* _Request 1_:
In the review on religion and rebellion in Civil War Virginia, where did Upper South Protestants believe discussions of slavery must be contained?
* _Request 2_:
Continue the review on religion and rebellion in Civil War Virginia from the point where it stops.

* _Text excerpt_:
-- start --

CWL --- Reluctant Rebels: Religion and Rebellion
Reluctant Protestant Confederates: The Religious Roots of Condititional Unionism, Charles F. Irons, in Virginia's Civil War, Wallenstein and Wyatt-Brown, eds., Univesity of Virginia Press, 2005, pp. 72-86.
'Evangelical Christians throughout the Confederacy gave active endorsement to the rebellion' is a somewhat tried and somewhat true statement. Exceptions to the statement occur regularly when examining the attitudes of evangelical Christians in the Upper South, particularly in Virginia. An examination of resistence to secession by Christians in Virginia reveals that 'white Virginians considered slavery and secession distinct and divergent moral issues.' (72-73)
Also, evangelical Virginians accepted 'civil debates over the future of slavery with more grace' than those evangelicals hailing from the Deep South. Virginia's Protestants' vigorous defense of the Union until Lincoln's call for troops in mid-April 1861 'persuaded them that they held the moral high ground' and easily interpreted 'their rebellion a just resistence to a tyrant.' (76-77)
Unionism among Virginia's Protestants seems paradoxical by today's understanding of Confederate nationalism. During the 1840s and 1850s, Upper South pastors endorsed slavery and demanded loyalty to the 'higher power' of the national government. Loyalty to the Union was a religious duty for Virginia Christians, even after October 1859, the month of the Harper's Ferry raid. Discussions of slavery were channeled away from congregational meetings by Upper South clergy. On the other hand in the Lower South, discussion of slavery were not only channeled away from congregational meetings but also from political meetings. In the Upper South, Protestants believed that slavery discussions must be contained in 'the civic sphere'. This is exemplfied by Augusta County, Virginia and Baltimore, Maryland; the Methodist Episcopal Church's Northern jurisdiction contained the Baltimore Conference, which housed both anti-slavery and pro-slavery worshipers. (79-80)

-- end --

* _Recorded information_:

-- start --

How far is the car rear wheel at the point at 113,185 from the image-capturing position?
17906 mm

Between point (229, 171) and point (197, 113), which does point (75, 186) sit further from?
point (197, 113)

-- end --

* _Task result 1_:
In "the civic sphere."

* _Task result 2_:
Many Episcopal Methodist Virginians willingly remained in fellowship anti-slavery congregants in the Baltimore Conference, even through October 1859 as John Brown raided Harper's Ferry.
The Conference remained undivided until mid-April 1861. The call for troops by Lincoln, in order to supress the rebellion, caused an over night change in Virginia's Christians. Irons cites several pastors' change as occuring within a few days of April 17. For Protestants, disunion and disobedience to authority was a sin, unless some party breeched the contract. Protestants in the Upper South understood that Lincoln's call for troops abrogated the contract that held the democratic republic together. (80-81)
'Did the Deep South's greater material interest in slavery compel the churgoers of this region to read the Bible differently and to reach different conclusions' about the secession?' Yes.
And did the Upper South's successful attempt at keeping the Baltimore Conference within the larger organization of Episcopal Methodism support Unionism up until mid-April 1861? Yes
Virginia's Christians swung their support from Unionism to rebellion due to Lincoln's call for troops. Virginians, in particular Robert E. Lee who was a Unionist, Episcopalian and slave holder, decided to join the Lower South in rebellion because Lincoln abrogated the South's Constitutional contract with the Federal government. (81-84)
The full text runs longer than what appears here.